▶ [WORK ITEM]:
Would you output the entries below only from the line containing "15、空山不见人，但闻人语响。(王维：《鹿柴》)" through the line containing "18、种豆南山下，草盛豆苗稀。(陶渊明：《归园田居》)", exactly as they stand and with both ends included?
***
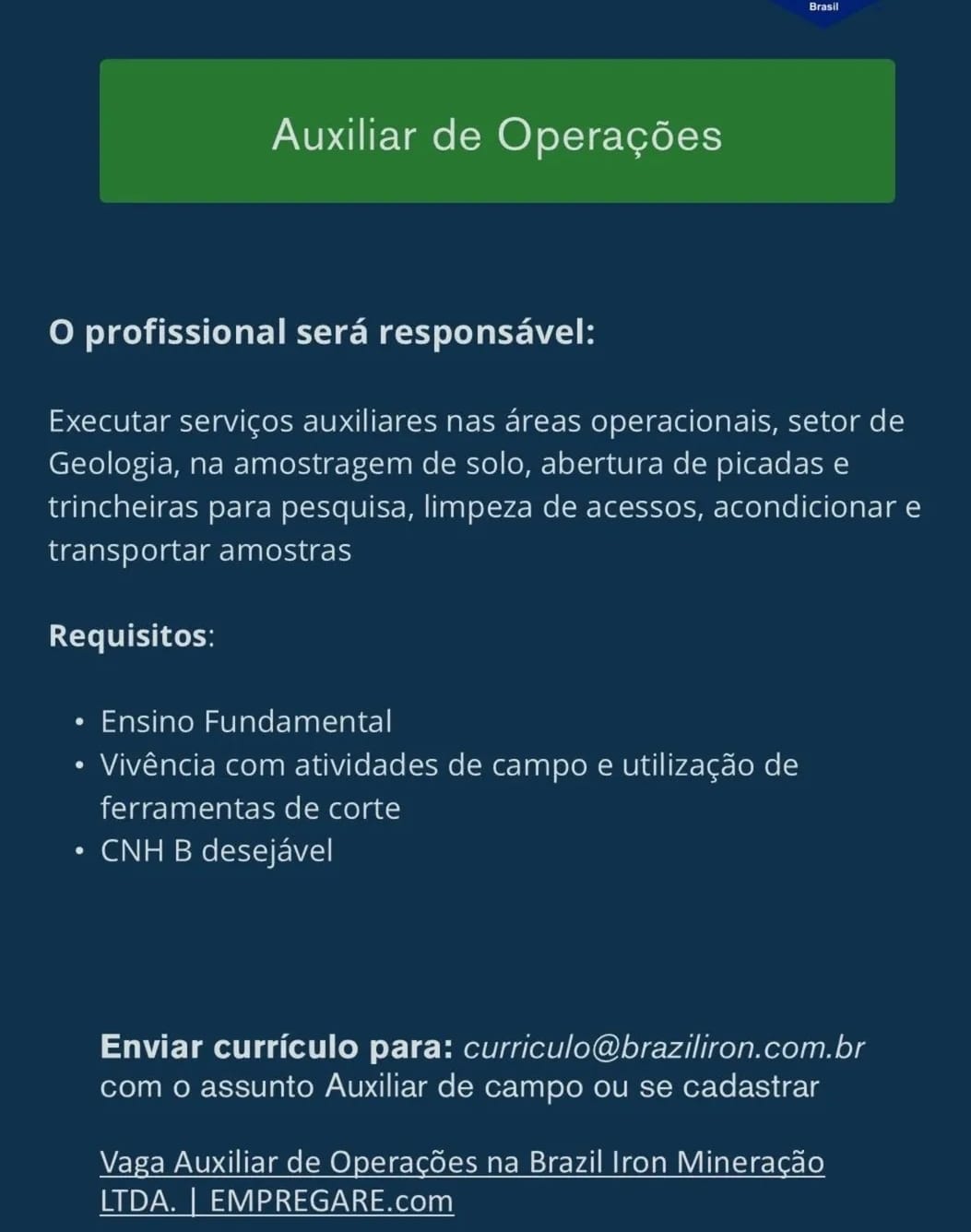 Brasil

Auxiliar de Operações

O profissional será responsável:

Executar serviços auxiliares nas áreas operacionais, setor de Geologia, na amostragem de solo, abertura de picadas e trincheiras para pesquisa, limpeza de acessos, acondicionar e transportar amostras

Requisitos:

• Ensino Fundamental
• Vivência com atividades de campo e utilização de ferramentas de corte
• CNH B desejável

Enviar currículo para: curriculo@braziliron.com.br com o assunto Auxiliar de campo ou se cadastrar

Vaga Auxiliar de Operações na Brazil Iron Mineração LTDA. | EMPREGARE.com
***
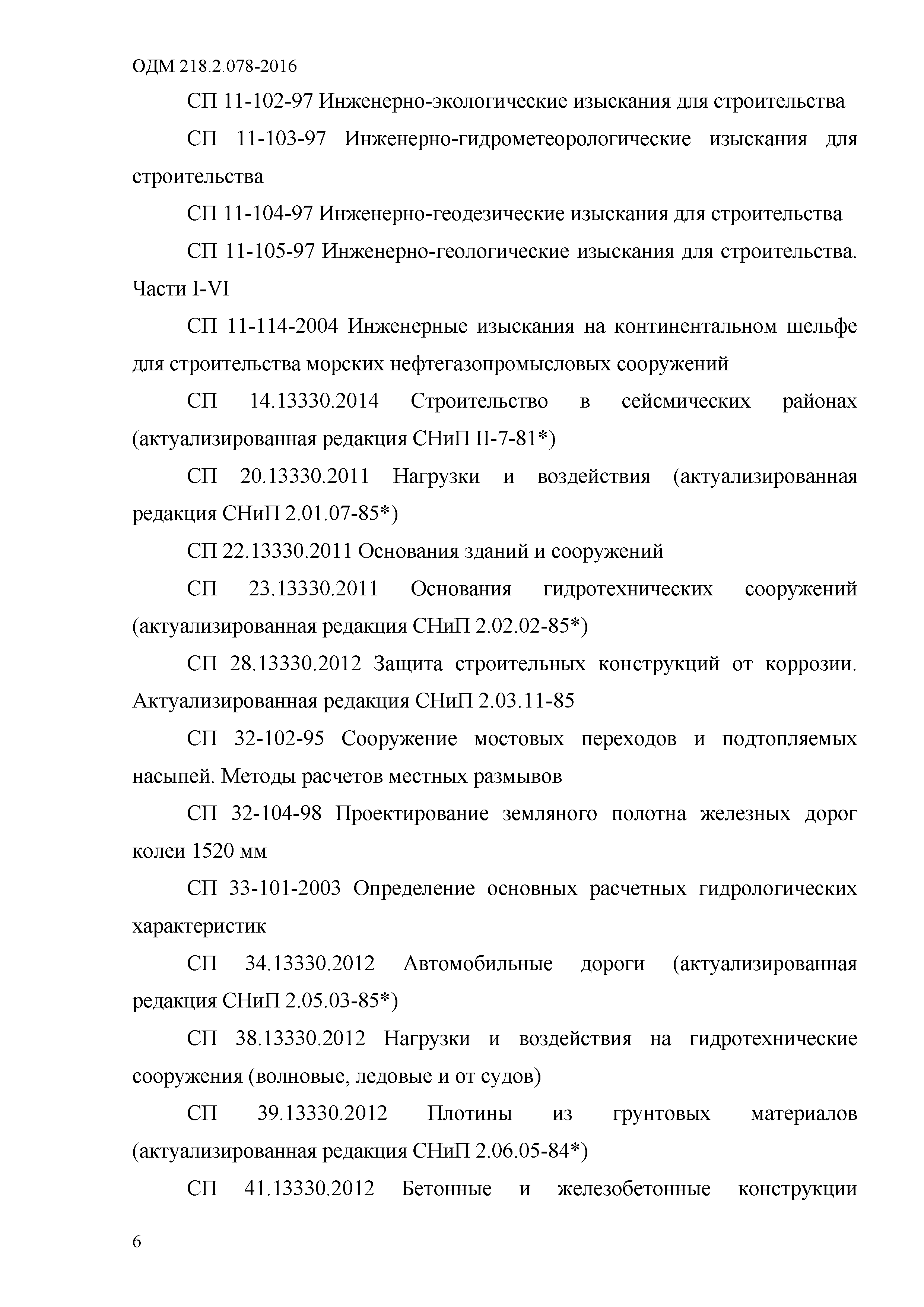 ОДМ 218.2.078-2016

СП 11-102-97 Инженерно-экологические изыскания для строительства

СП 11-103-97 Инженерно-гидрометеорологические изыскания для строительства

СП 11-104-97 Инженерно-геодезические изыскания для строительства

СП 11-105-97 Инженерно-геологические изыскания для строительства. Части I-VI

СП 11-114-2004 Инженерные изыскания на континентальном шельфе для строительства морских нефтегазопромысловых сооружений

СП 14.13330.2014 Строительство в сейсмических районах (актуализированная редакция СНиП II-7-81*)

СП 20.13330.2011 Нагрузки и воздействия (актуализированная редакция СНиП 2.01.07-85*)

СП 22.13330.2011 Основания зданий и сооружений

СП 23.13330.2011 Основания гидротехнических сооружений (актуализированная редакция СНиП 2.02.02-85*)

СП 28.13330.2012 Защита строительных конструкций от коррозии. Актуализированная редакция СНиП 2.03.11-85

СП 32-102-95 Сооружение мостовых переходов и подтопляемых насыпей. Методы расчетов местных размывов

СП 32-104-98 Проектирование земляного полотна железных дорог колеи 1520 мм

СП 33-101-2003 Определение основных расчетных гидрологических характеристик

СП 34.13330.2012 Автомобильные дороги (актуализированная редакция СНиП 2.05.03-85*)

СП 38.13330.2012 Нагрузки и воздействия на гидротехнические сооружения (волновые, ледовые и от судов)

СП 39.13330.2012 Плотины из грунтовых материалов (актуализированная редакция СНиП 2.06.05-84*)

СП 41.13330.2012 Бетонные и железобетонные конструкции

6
***
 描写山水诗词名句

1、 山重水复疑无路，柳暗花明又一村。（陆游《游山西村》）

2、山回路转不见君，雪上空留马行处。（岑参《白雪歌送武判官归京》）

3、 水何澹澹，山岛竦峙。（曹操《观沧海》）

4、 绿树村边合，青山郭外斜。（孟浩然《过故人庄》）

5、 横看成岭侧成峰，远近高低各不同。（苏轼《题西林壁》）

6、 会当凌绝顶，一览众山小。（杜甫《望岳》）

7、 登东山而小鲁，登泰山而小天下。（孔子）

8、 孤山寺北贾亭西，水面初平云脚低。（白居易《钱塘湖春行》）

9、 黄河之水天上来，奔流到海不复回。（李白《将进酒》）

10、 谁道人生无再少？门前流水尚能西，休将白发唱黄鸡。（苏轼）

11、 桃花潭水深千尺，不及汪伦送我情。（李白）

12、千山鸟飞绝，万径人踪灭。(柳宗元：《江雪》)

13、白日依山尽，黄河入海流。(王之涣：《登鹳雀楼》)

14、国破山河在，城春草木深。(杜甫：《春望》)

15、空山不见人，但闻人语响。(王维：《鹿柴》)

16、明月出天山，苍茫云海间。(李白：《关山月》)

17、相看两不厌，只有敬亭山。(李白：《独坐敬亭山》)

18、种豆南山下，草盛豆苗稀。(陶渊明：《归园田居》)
***
▶ [SOLUTION TO THIS PROBLEM]:
15、空山不见人，但闻人语响。(王维：《鹿柴》)

16、明月出天山，苍茫云海间。(李白：《关山月》)

17、相看两不厌，只有敬亭山。(李白：《独坐敬亭山》)

18、种豆南山下，草盛豆苗稀。(陶渊明：《归园田居》)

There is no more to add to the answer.